Ich glaub, dass das auch ein Grund ist, warum die BD die DVD bei weitem noch nicht verdrängt hat und auch nicht so schnell verdrängen wird.


----------



## biohaufen (3. November 2011)

Also meine PS3 hat bis jetzt jede Blu-Ray abgespielt!


----------



## Portvv (4. November 2011)

ganz klar ein aktueller standalone player , der nimmt alle scheiben ob orginal oder gebrannt, beim pc gibts öfter mal probleme bspw. bei der abspielsoftware oder firmware


----------



## Hatuja (4. November 2011)

Portvv schrieb:


> ganz klar ein aktueller standalone player , der nimmt alle scheiben ob orginal oder gebrannt, beim pc gibts öfter mal probleme bspw. bei der abspielsoftware oder firmware


 
Ich benutze seit Anfang an A** D** HD in Kombination mit dem Media Player Classic und hatte noch nie irgendwelche Probleme!


----------



## Poempel (4. November 2011)

Hatuja schrieb:


> Wenn du einen günstigen Player kaufst (<200€) braucht das Teil schon mal 5 Minuten zu Booten und dann nochmal 5-10 Minuten bis der dann die Disk soweit eingelesen hat, dass er dann bereit ist den Film abzuspielen. Also nichts für einen spontanen Film.


 
Das kann ich (Samsung BD-D5500) nicht bestätigen. Das Einlesen dauert (geschätzt) eine Minute. Auf jedenfall dauert es länger als bei einer DVD aber wenn man schon einen Film anguckt hat man ja wohl auch noch die Minute Zeit


----------



## Leandros (4. November 2011)

Ich bevorzuge Blu-Ray Laufwerk im Media PC


----------



## turbosnake (4. November 2011)

Weder noch, da ich eine PS3 habe würde ich diese zum abspielen von BDs verwendenr.

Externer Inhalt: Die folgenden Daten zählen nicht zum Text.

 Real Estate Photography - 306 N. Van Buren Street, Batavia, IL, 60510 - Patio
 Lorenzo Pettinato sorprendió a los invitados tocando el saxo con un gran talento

Player verbrauchen nun mal weniger als ein PC.


----------



## BrainChecker (4. November 2011)

Hattet ihr es schonmal, dass ihr eine neue Blu ray auf einem Standalone-Player bis zum nächsten Firmware-Update nicht abspielen konntet ?


----------



## Portvv (4. November 2011)

nein , habe ca 100 blu´s zuhaus , von alt bis neu und alle funzen mit der standart firmware.


----------



## Poempel (4. November 2011)

Ich hab bisher 4 Blu ray´s (habe den Player noch nicht lange) und alle gingen ganz ohne Update (habe kein Internet am BD Player).


----------



## Hatuja (4. November 2011)

BrainChecker schrieb:


> Hattet ihr es schonmal, dass ihr eine neue Blu ray auf einem Standalone-Player bis zum nächsten Firmware-Update nicht abspielen konntet ?


 
Ja, hatte ich. Daher hatte ich das auch erwähnt, ist aber schon eine weile her.


----------



## T'PAU (4. November 2011)

Ganz klar, ein Standalone-Player! Es gibt imho nichts bequemeres und einfacheres um Filme zu gucken.
Ist mir viel zu kompliziert und umständlich über den PC.


----------



## Dr Bakterius (4. November 2011)

[x]  _Player_ ( Standalone )
Ich besitze beides, trotzdem nutze ich eher den Player. Geht eigendlich recht fix, und bis auf einen verbuggten Film gab es bisher keine Probleme


----------



## 1975jassi (8. November 2011)

hatte mit meiner PS3 noch nie Probleme.


----------



## Scroll (8. November 2011)

das mit fw-updates ist echt nervig, hatte das mal bei der zohan bd, musste die fw von der ps3 erst updaten bevor ich ihn anschauen konnte, seitdem aber nie probleme gehabt.

mfg


----------



## ThePlayer (9. November 2011)

Ich tendiere zu einem luftgekühlten Stand-Alone-Player, da gibt es keine Probleme mit der Hitze.
Denn auf meinem DVD-Spieler kann man nach einem Film schon Spiegeleier braten.


----------



## Gamefruit93 (9. November 2011)

Portvv schrieb:


> ganz klar ein aktueller standalone player , der nimmt alle scheiben ob orginal oder gebrannt, beim pc gibts öfter mal probleme bspw. bei der abspielsoftware oder firmware


 Die "Probleme" kann man ja wohl schnell lösen. 
Wenn es einmal läuft, läuft es.
Kein Warten und kein laden.

Ich stimme eindeutig für PC.
Für das Geld das du für einen Standalone Player ausgibst, kannst du dir ein gescheites BR-Laufwerk holen.
Kostet sogar weniger und du hast nie Probleme.
Ansonsten bleibt wohl nur der Griff ins Internet und additional ein passendes Codecpack. *hust*


----------



## Portvv (9. November 2011)

Gamefruit93 schrieb:


> Die "Probleme" kann man ja wohl schnell lösen.
> Wenn es einmal läuft, läuft es.
> Kein Warten und kein laden.
> 
> ...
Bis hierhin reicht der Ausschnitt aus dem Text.